Le TAF retient cependant que l’accès à une procédure d’asile conforme aux exigences du système Dublin est en principe garanti en Italie, même s’il est fréquemment retardé en pratique. Il en va de même de l’accès général à des conditions de vie minimales durant la procédure d’asile, et ce même si les conditions d’accueil dans les centres présentent de grandes disparités. Le TAF conclut dès lors à l’absence de violations systémiques dans la procédure d’asile et le système d’accueil en Italie, également sous l’empire de la nouvelle législation. En conséquence, il n’y a pas lieu de renoncer au transfert de tous les requérants d’asile vers l’Italie.

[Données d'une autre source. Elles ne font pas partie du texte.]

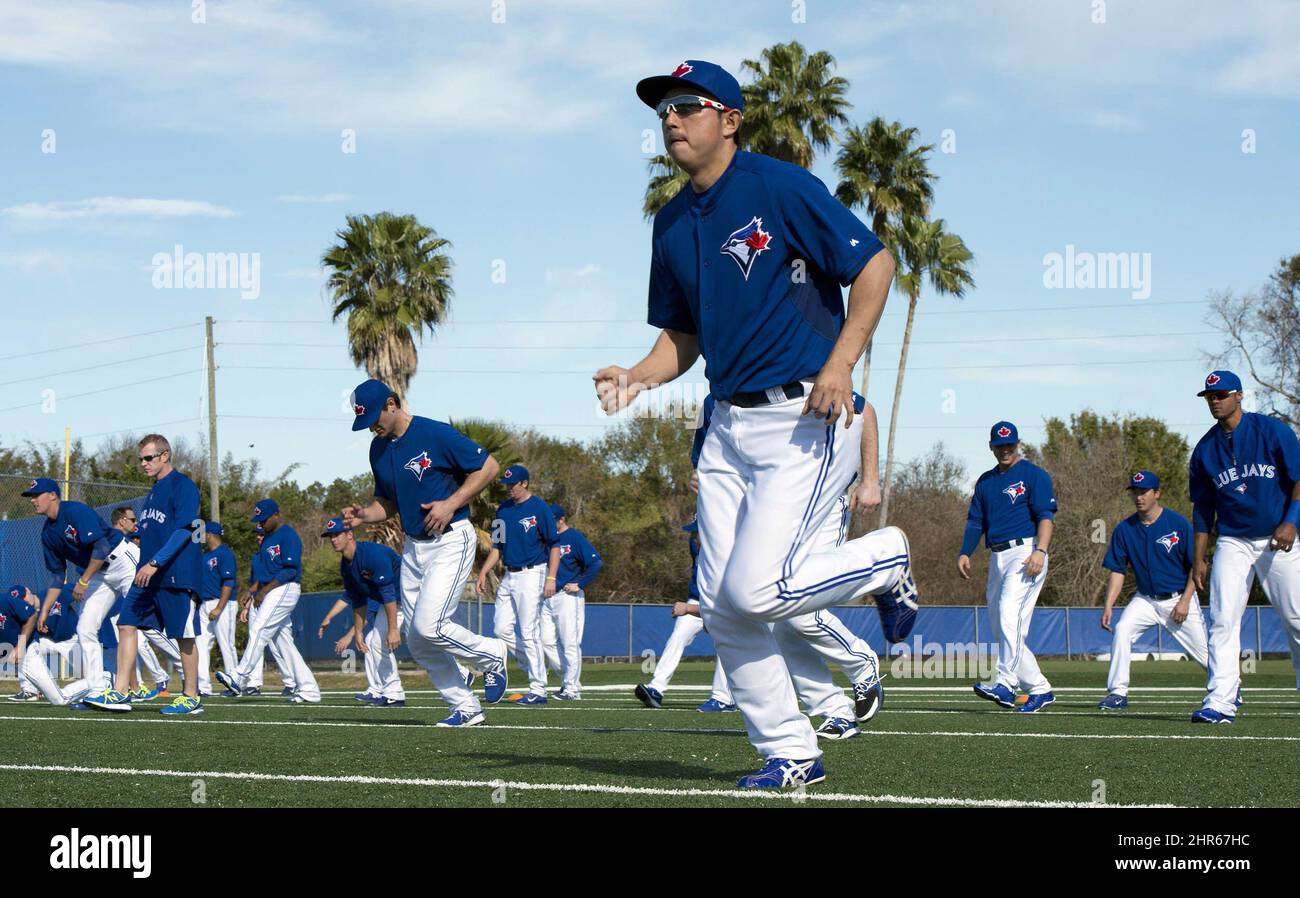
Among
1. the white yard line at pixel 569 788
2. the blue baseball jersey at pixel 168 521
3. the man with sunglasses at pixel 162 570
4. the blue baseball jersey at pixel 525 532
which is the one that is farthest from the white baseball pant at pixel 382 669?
the white yard line at pixel 569 788

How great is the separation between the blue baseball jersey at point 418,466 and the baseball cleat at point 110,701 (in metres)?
3.77

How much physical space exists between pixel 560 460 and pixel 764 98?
30499 millimetres

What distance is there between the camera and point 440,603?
973 cm

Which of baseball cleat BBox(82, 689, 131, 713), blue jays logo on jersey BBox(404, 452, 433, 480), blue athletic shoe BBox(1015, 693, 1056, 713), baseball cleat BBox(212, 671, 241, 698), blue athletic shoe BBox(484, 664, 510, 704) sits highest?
blue jays logo on jersey BBox(404, 452, 433, 480)

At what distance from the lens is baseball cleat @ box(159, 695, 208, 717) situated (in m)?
12.1

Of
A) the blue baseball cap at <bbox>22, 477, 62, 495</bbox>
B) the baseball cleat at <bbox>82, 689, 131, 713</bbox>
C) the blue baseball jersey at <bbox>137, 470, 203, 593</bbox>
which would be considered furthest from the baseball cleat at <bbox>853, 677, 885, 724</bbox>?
the blue baseball cap at <bbox>22, 477, 62, 495</bbox>

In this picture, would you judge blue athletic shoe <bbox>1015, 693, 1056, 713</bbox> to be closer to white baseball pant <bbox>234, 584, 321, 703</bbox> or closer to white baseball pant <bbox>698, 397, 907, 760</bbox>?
white baseball pant <bbox>698, 397, 907, 760</bbox>

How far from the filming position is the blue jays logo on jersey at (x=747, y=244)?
553cm

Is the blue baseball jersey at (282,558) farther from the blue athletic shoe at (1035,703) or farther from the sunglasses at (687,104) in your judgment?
the sunglasses at (687,104)

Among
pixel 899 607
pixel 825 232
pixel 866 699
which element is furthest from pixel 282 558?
pixel 825 232

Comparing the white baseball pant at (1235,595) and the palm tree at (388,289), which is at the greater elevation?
the palm tree at (388,289)
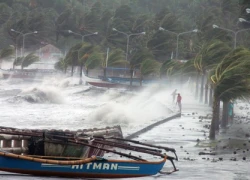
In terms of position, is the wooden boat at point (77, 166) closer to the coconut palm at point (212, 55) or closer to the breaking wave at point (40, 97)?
the coconut palm at point (212, 55)

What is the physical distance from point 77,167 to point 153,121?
2164 centimetres

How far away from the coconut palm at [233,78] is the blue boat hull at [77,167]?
472 inches

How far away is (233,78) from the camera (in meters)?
32.6

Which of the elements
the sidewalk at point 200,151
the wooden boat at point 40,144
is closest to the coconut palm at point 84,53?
the sidewalk at point 200,151

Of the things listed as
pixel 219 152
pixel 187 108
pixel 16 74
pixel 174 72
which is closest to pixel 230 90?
pixel 219 152

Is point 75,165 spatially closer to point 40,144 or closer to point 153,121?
point 40,144

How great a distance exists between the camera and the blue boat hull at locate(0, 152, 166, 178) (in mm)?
19750

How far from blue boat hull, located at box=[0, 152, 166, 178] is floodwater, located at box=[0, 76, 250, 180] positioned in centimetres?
43

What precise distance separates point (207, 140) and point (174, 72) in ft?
185

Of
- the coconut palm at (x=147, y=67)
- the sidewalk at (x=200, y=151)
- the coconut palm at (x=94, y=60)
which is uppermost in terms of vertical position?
the coconut palm at (x=94, y=60)

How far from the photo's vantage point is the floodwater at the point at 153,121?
24.8 m

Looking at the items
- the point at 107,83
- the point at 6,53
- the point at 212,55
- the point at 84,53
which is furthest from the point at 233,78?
the point at 6,53

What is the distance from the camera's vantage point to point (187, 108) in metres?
58.9

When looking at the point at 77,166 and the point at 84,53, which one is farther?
the point at 84,53
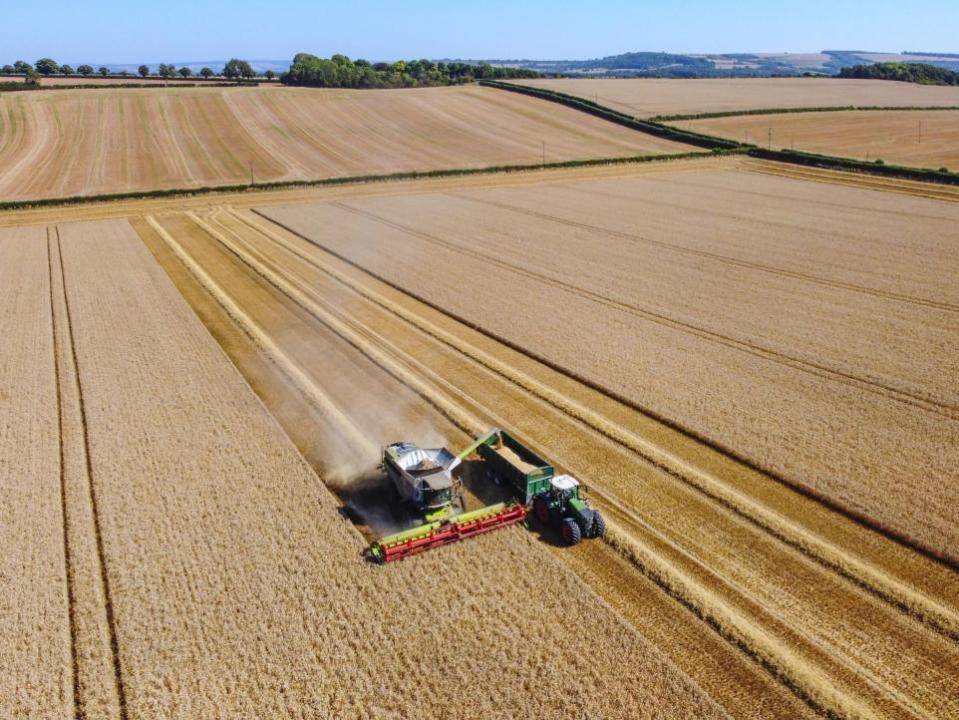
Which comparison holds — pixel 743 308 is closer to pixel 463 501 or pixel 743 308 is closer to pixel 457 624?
pixel 463 501

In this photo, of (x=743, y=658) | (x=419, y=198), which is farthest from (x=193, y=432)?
(x=419, y=198)

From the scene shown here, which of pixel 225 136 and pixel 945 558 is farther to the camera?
pixel 225 136

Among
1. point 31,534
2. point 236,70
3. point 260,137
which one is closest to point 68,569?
point 31,534

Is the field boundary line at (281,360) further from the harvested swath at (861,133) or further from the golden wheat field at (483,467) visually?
the harvested swath at (861,133)

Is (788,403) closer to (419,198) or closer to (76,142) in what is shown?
(419,198)

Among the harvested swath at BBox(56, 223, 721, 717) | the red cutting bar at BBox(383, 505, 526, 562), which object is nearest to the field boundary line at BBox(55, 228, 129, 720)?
the harvested swath at BBox(56, 223, 721, 717)

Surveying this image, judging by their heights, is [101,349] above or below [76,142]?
below

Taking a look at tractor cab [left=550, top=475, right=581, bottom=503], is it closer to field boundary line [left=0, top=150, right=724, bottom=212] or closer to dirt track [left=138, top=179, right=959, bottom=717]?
dirt track [left=138, top=179, right=959, bottom=717]
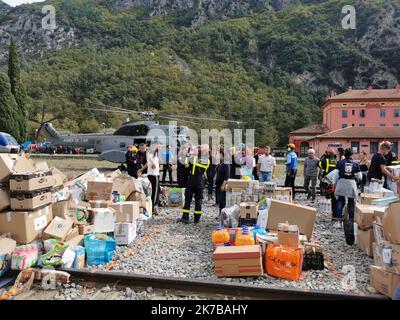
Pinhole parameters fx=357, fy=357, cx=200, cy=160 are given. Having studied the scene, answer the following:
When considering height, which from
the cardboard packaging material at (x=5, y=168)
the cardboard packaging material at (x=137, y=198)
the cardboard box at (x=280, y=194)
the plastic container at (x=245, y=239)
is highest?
the cardboard packaging material at (x=5, y=168)

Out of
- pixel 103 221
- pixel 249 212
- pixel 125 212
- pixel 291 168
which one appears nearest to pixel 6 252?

Garanties de prise en charge adéquate requises pour les familles et pour les personnes souffrant de graves problèmes médicaux
Le TAF admet néanmoins des restrictions pour les familles ainsi que les personnes atteintes de graves problèmes de santé. Pour ces groupes de personnes vulnérables, les transferts « Dublin » vers l’Italie ne peuvent être exécutés que lorsque les autorités italiennes ont préalablement fourni des garanties individuelles portant sur une prise en charge et un hébergement adaptés.
Cet arrêt est définitif et n’est pas susceptible de recours au Tribunal fédéral. Les présidents de chambre des Cours IV, V et VI ont décidé le 15 janvier 2020 de publier cet arrêt en tant qu’« arrêt de référence ».

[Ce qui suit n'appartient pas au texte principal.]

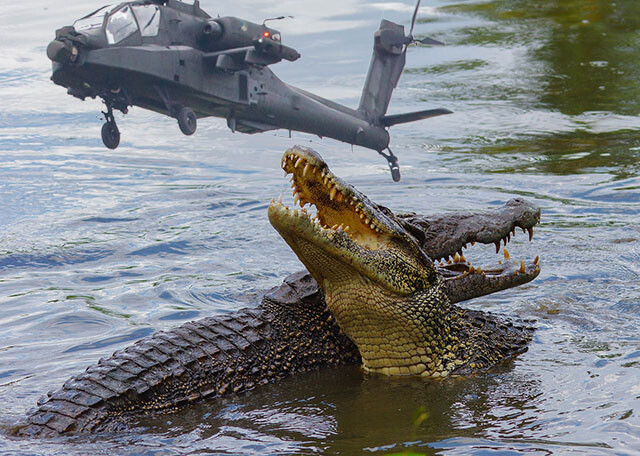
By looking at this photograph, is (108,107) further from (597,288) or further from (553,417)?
(553,417)

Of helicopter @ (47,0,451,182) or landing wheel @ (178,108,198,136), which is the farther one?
landing wheel @ (178,108,198,136)

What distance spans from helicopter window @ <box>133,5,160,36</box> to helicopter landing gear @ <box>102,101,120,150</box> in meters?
1.24

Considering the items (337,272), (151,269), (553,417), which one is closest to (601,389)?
(553,417)

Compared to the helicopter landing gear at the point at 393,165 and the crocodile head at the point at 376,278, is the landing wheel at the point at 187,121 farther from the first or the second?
the crocodile head at the point at 376,278

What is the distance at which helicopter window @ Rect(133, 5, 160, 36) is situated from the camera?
12.8m

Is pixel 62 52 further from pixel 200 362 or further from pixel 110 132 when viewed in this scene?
pixel 200 362

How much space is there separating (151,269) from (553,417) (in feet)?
14.3

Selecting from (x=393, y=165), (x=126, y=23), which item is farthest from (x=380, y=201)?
(x=126, y=23)

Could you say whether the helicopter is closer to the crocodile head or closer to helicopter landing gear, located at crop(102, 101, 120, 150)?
helicopter landing gear, located at crop(102, 101, 120, 150)

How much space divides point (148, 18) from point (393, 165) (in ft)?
A: 14.0

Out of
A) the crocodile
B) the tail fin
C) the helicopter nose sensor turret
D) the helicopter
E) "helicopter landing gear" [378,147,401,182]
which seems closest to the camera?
the crocodile

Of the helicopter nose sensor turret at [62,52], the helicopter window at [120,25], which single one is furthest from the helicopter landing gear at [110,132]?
the helicopter window at [120,25]

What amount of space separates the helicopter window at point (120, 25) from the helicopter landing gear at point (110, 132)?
0.99 meters

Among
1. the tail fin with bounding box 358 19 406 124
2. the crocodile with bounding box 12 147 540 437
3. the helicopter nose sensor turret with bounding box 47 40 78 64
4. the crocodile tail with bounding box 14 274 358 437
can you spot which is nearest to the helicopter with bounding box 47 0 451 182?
the helicopter nose sensor turret with bounding box 47 40 78 64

- Communiqué de Presse du 17 janvier 2020
- Arrêt TAF 17.12.2019: E-962_2019
Enfin un (petit) pas dans la bonne direction! Mais cela fait 10 ans qu’il aurait dû être décidé, et l’invocation du décret Salvini n’est qu’un pauvre cache-sexe pour le TAF, dont les juges savent très bien, et depuis des années, que le système italien, d’une façon générale, ne respecte pas le droit à l’asile (parce que toute l’Europe se décharge sur l’Italie). Comme toujours on nous délivre un jugement de Salomon qui n’est qu’un triste compromis entre la réalité et ce qui est compatible avec la politique très restrictive de la Suisse, dont la procédure « à la Sommaruga » cherche à profiter au maximum des « avantages » de Dublin pour un pays placé au cœur de l’Europe géographique.

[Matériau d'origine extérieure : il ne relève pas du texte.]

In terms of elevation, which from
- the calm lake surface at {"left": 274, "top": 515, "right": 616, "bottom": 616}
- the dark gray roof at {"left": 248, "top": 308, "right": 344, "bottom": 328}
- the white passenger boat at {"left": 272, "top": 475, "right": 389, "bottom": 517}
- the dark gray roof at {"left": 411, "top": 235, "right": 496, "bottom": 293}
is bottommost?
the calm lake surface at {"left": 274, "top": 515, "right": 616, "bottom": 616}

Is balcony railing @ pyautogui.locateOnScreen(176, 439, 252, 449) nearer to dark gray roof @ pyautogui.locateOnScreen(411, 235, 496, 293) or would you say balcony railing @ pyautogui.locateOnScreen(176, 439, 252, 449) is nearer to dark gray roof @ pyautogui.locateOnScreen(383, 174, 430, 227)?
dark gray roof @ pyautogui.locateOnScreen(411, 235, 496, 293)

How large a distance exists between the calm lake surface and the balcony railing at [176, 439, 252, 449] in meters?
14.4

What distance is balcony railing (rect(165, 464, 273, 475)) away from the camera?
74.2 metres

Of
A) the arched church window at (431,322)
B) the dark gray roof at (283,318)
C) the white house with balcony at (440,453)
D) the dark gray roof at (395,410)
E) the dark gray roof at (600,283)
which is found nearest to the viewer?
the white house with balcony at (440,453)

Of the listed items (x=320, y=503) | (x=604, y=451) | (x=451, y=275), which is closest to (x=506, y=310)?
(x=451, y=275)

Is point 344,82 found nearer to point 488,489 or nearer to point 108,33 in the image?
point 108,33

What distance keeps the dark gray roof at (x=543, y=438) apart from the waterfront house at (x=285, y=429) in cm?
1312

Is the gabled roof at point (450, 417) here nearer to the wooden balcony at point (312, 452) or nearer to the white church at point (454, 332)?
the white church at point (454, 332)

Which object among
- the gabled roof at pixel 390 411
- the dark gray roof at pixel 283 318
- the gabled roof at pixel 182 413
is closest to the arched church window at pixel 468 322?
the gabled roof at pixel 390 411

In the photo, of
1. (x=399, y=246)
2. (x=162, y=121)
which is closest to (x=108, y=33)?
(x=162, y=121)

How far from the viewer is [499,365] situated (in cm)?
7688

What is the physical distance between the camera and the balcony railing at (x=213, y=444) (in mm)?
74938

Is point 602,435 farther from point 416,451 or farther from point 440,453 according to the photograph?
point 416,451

De façon plus générale, il faut le souligner, le drame de notre pratique judiciaire, c’est que, s’il y a quelques juges courageux qui rendent parfois des arrêts remarquables, ceux-ci arrivent toujours avec des années de retard. Car lorsque la situation dans un pays d’origine ou de passage change, il en faut du temps pour que l’information nus parvienne, pour que Amnesty International ou Human Rights Watch rende un rapport étayé, pour que celui-ci soit examiné, disséqué, soupesé, que l’on prenne la mesure des pressions politiques, que l’on attende une jurisprudence européenne parce que l’on n’ose pas dire le droit les premiers, etc. etc. Et pendant ce temps, les personnes persécutées le restent sans refuge possible, meurent sous la torture, se noient en Méditerranée et survivent dans des conditions inhumaines. Triste « justice ».